Figure 7. Screenshot from the “Formulift app,” which uses the classifiers developed from the tablet app to analyze whether a person’s exercise technique is acceptable or aberrant as they complete squats, deadlifts, lunges, and single-leg squats.

Figure 8. Formulae for: a) accuracy, b) sensitivity, and c) specificity.

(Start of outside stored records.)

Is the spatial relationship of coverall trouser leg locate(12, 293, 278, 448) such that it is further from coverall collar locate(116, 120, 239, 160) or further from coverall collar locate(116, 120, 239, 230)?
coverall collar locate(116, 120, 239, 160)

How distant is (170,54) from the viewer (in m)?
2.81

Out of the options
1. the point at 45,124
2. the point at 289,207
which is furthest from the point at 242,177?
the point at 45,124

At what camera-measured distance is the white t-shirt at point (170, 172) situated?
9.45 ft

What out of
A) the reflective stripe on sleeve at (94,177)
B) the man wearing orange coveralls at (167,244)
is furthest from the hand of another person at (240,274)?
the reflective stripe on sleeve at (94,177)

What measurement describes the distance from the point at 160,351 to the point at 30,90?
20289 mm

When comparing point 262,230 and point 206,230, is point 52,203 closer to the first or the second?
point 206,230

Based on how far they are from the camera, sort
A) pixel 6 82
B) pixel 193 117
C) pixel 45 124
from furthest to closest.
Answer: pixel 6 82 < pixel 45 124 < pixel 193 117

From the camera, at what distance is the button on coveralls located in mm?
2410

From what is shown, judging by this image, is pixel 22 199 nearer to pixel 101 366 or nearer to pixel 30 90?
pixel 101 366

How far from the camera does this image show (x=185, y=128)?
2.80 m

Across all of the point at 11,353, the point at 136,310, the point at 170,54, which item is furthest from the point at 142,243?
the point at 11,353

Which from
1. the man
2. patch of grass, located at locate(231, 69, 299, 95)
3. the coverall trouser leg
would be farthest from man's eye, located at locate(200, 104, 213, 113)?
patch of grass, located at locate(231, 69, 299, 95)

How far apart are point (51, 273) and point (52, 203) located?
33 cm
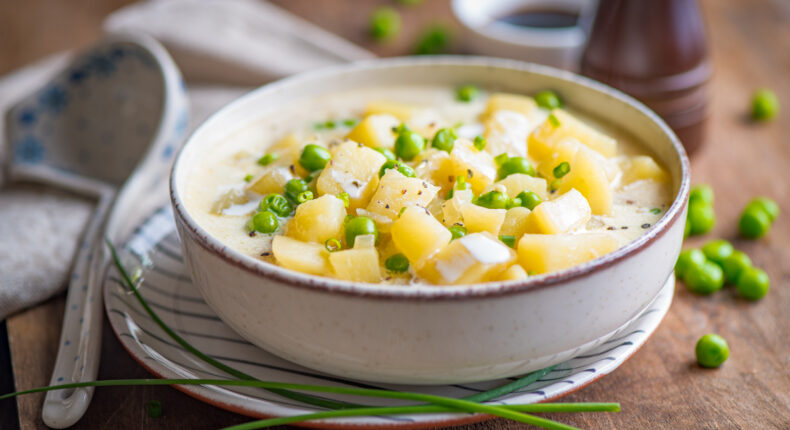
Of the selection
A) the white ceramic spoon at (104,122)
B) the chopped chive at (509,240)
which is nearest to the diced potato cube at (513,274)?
the chopped chive at (509,240)

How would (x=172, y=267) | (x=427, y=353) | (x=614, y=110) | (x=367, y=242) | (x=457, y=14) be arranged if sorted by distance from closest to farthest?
(x=427, y=353) < (x=367, y=242) < (x=172, y=267) < (x=614, y=110) < (x=457, y=14)

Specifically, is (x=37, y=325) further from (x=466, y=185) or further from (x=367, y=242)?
(x=466, y=185)

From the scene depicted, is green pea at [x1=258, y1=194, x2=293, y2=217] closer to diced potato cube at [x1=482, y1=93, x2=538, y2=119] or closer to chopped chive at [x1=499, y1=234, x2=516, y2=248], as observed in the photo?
chopped chive at [x1=499, y1=234, x2=516, y2=248]

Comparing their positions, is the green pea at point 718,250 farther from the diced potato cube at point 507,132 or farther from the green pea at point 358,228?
the green pea at point 358,228

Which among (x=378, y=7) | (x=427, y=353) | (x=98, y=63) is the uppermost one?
(x=427, y=353)

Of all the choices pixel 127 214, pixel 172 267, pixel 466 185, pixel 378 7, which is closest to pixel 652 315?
pixel 466 185

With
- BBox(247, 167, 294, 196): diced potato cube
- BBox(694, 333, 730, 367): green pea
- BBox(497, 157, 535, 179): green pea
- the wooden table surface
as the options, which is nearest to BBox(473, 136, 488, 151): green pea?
BBox(497, 157, 535, 179): green pea

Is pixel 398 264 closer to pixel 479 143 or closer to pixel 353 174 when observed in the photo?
pixel 353 174
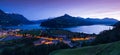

The personalized, classifiers-predicted labels were then compared with the exercise professional’s labels, which were considered to be ground truth for each repetition of each exercise from each participant. Where the exercise professional had labeled a repetition as “acceptable” and the classifier predicted “acceptable,” this was counted as a true positive (TP). However, if the classifier predicted “aberrant,” in this circumstance a false negative (FN) was counted. If the exercise professional and classifier both deemed a repetition to be “aberrant,” it was counted as a true negative (TN). However, if the exercise professional deemed a repetition to be “aberrant” and the classifier predicted it as “acceptable,” this was counted as a false positive (FP).The scores used to measure the quality of classification were total accuracy, sensitivity, and specificity. Accuracy is the number of correctly classified repetitions of all the exercises divided by the total number of repetitions completed. This is calculated as the sum of the TPs and TNs divided by the sum of the TPs, FPs, TNs, and FNs. Sensitivity measures the effectiveness of a classifier at identifying a desired label, whereas specificity measures the classifier’s ability to detect negative labels. These three metrics were used to assess the classification quality of each individual participant for each of the 4 exercises completed. The formulae for accuracy, sensitivity and specificity are shown in Figure 8.

Participant Demographics

The demographics of the participants were as follows: 12 males, 3 females, age: 23.8 [standard deviation, SD 1.8] years, height: 1.79 [SD 0.07] m, body mass: 78.4 [SD 9.6] kg. Each participant’s characteristics are shown in Table 1.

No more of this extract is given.